À un signe du magistrat, le familier qui avait amené Sébastien l’emmena. Le vieillard, en se retirant, jeta un regard de désespoir sur ses flls, puis se retournant une dernière fois vers les juges, joignit les mains en levant les yeux au ciel avec une expression si déchirante, qu’elle eût attendri les piliers de marbre de la grande salle ; mais le tribunal des dix était plus froid et plus inflexible encore. Après que les trois Bianchini eurent affirmé par serment leur accusation, Bartolomeo Bozza, sommé à son tour de rendre témoignage, leva la main sur le crucifix qu’on lui présentait, et dit :

— Je jure sur le Christ que j’ai passé trois mois aux plombs pour n’avoir pas voulu faire un faux témoignage.

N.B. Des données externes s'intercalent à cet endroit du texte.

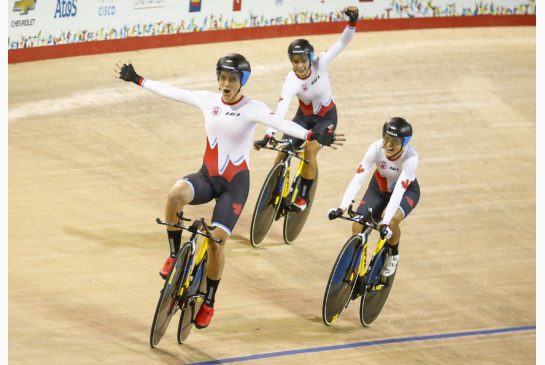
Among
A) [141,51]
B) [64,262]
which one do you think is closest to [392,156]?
[64,262]

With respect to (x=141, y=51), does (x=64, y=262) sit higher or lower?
lower

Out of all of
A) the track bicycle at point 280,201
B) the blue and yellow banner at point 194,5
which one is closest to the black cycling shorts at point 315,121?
the track bicycle at point 280,201

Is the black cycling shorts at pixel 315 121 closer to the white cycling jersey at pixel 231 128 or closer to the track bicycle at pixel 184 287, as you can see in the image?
the white cycling jersey at pixel 231 128

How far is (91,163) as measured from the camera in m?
10.7

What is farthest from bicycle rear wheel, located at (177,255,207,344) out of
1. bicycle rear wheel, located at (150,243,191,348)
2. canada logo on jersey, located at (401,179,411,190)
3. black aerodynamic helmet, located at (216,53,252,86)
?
canada logo on jersey, located at (401,179,411,190)

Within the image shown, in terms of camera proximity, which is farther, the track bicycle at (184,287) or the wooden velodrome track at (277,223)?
the wooden velodrome track at (277,223)

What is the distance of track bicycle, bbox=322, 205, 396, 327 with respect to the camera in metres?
7.82

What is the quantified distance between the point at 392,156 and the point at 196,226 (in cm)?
165

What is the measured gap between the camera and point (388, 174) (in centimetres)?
802

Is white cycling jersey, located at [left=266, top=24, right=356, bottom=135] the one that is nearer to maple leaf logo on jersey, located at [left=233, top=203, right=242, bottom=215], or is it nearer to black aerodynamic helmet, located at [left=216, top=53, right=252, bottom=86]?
black aerodynamic helmet, located at [left=216, top=53, right=252, bottom=86]

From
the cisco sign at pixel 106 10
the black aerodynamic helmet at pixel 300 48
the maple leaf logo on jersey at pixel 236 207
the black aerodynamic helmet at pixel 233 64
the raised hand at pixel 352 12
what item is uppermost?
the cisco sign at pixel 106 10

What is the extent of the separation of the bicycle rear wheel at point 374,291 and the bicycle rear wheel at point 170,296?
1.60 meters

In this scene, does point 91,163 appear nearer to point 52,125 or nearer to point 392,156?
point 52,125

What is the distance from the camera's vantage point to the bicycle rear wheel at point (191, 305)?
7262 millimetres
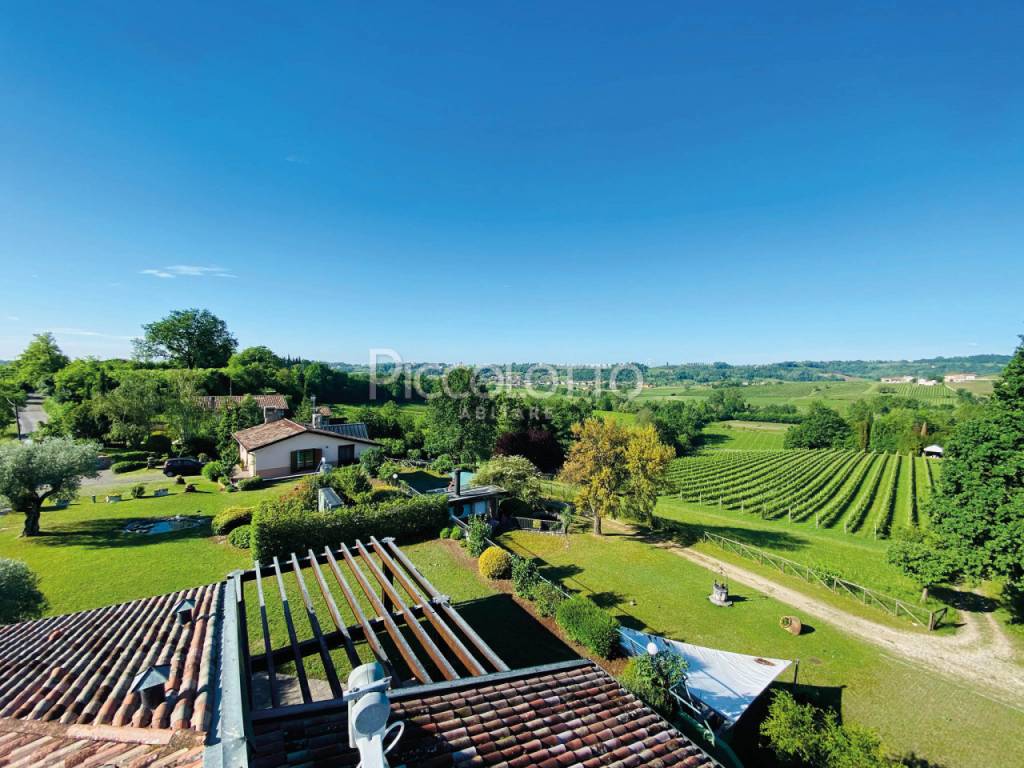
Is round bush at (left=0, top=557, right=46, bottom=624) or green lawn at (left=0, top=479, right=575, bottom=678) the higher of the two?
round bush at (left=0, top=557, right=46, bottom=624)

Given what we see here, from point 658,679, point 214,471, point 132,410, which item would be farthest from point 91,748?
point 132,410

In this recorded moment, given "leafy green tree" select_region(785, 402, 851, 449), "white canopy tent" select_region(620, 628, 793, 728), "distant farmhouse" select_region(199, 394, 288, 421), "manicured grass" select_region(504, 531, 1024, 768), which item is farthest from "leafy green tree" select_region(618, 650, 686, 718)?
"leafy green tree" select_region(785, 402, 851, 449)

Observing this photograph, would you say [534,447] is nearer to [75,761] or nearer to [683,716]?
[683,716]

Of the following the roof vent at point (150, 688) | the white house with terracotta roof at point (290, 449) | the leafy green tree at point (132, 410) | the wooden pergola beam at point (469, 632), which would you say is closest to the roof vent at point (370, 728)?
the roof vent at point (150, 688)

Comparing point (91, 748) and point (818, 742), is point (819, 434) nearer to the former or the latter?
point (818, 742)

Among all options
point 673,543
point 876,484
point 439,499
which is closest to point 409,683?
point 439,499

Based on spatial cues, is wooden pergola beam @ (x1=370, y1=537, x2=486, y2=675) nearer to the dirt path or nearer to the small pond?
the dirt path
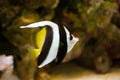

Un tressaillement de surprise passa dans l’assemblée, Melchiore fronça le sourcil, Bianchini le rouge grinça des dents, et le jeune Valerio, se levant avec impétuosité, s’écria :

— Serait-il vrai, ô mon pauvre élève ! puis-je encore te plaindre et t’estimer ? Ah ! cette pensée allège tous mes maux.

— Tais-toi, Valerio Zuccato, dit le juge, et laisse parler le témoin.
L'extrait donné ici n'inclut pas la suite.